* _Excerpted text_
══════

About the "cash optimizer" ... This transaction took place in my TFSA... I can't move cash out of there... So it sits... With zero growth... that is just mean on the part of the broker!!

Does anyone have any suggestion for cash inside a registered account?

And lastly... I'm thinking scottrade.com, lowtrades.com, or choicetrade.com... But I need to finish my analysis (I might need to hire someone to double check my math though). 

What I might do is stop selling calls on my smaller positions (better if 5-10 contracts, but even then, percentage-wise, it's robbery! Wish there was a better way!!!)


----------



## DrMatt (Dec 11, 2011)

humble_pie said:


> ethan are you sure about that trading commission tacked onto a $45 assignment fee ?
> 
> _*too much *!_
> 
> ...



Agree... "too much!!"

But i have a question about "rolling it forward"... So in my example, i would have had to buy it back at a huge loss because the call price had tripled right after I sold it and never came back down (it was still trading at almost twice what I sold it for on the final day, because the underlying stock was over $2 higher than the strike price)... Would you have bought it back anyway? And then sold say a $56 or $58 later that same day? 

And is that even possible inside a TFSA where "uncovered" options aren't allowed? (I.e. the buy back wouldn't have been completed in time to sell another covered call on the same position on the same day!)


----------



## caricole (Mar 12, 2012)

> DRMatt....But i have a question about "rolling it forward"... So in my example, i would have had to buy it back at a huge loss because the call price had tripled right after I sold it and never came back down (it was still trading at almost twice what I sold it for on the final day, because the underlying stock was over $2 higher than the strike price)... Would you have bought it back anyway? And then sold say a $56 or $58 later that same day?


In your case, for a registered account, it is wise to have some cash on hand if you want to do a rollover

Probably 300$ would have done the trick

I dont know the exact price but lets say on Friday morning or the day behore, you buy your call back at 2,50 (plus commissions)

After confirmation of the trade...you sell immediatly a call further down the road at a higher strike...but at the same price or slightly higher as you buyback price you just completed

Lets say a 6 months, strike 56....for 2,65

1) If you get exersised in 6 months, you get 2 dividends plus 2,00$ more on a 55$ stock (do you math)

2) In a case like this, registered account, you dont worry about the TEMPORARY LOSS ON THE OPTION...because it includes a bigger gain down the road, whether expired or exercised in 6 months

3) If you do the math PER SHARE it becomes simple...
100 shares + 1 option + exercise =9,99 + 11,25 + 43,00= 64,24 = 65¢/share
500 shares + 5 options + exercise 9,99 + 16,25 + 43,00 = 69,24 = 14¢/share
1.000shares + 10 options + exercise = 9,99 + 22,25 + 43 = 75,24 = 7,5¢/share

If you can scoop up one or two dividends before you get exercised...some more gravy in the pocket

Loock docter...it is part of the schooling everyone goes (went) thru...after a couple of year you will get it :encouragement:


----------



## humble_pie (Jun 7, 2009)

══════

* _Supplied entries_
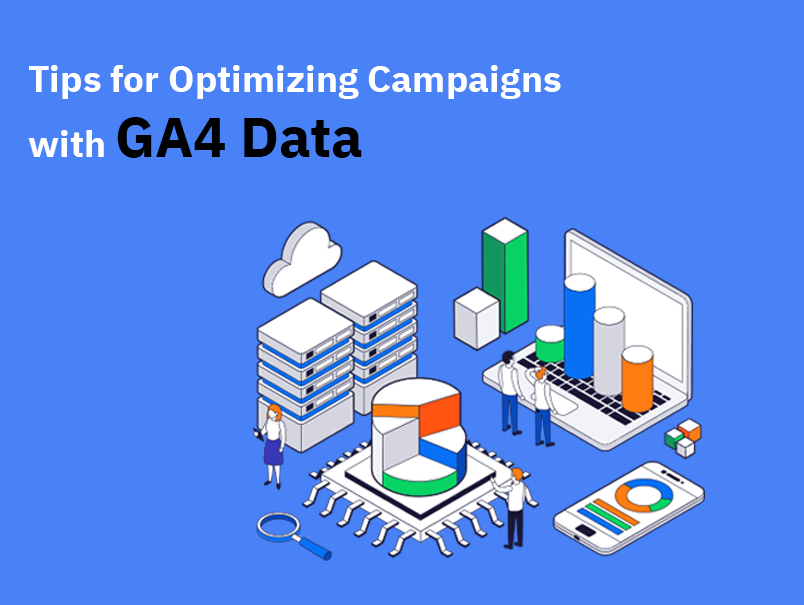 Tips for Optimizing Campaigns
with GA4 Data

══════

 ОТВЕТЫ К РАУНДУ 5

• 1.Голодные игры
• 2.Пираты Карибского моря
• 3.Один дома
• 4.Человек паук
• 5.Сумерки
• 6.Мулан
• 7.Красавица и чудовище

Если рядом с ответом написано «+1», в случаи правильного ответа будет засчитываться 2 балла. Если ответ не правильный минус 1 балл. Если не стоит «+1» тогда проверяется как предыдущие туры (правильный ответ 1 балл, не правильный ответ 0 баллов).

══════

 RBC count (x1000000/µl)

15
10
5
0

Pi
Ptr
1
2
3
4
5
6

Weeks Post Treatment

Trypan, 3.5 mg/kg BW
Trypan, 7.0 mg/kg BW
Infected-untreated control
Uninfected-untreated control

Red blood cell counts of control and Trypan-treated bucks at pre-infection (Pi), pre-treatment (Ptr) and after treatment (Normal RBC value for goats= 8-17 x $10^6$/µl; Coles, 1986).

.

══════

* _Activity list_
- A) Translate this sentence from the covered-call forum thread into Spanish: "Does anyone have any suggestion for cash inside a registered account?"
- B) Write the next part of the covered-call forum thread, picking up right after its final line.

* _Results in order_
- A) ¿Alguien tiene alguna sugerencia para el efectivo dentro de una cuenta registrada?

- B)
first, i'm not caricole, i don't own a hat near as cute as his.

second, of course there were buy-back opportunities. An investor would have had to go as far out as the januaries to obtain any worthwhile premium for a higher strike, but it was available to you all along.

for example, right now an investor who is short may 54s in RY could easy roll up to january 56s, with a small credit to boot. It's sunday so there are no prices, but it looks like a credit of .55 possibly .60. This would more than pay for the commissions, plus it would position the underlying stock at the higher value of $56 instead of 54.

this move would be useful if investor believes RY will stay stronger. If investor is convinced RY will fall, the option to sell would be the jan 54, or lower if truly bearish.

as for rolling over such a tiny spread (one contract) in a restricted registered account, i imagine this could be difficiult to do at low cost.

rollovers normally are done together. They are like fast currency gambits or any other kind of pair trade. I do these online, one right after the other, which means that a tiny risk window is open for a few seconds between trades.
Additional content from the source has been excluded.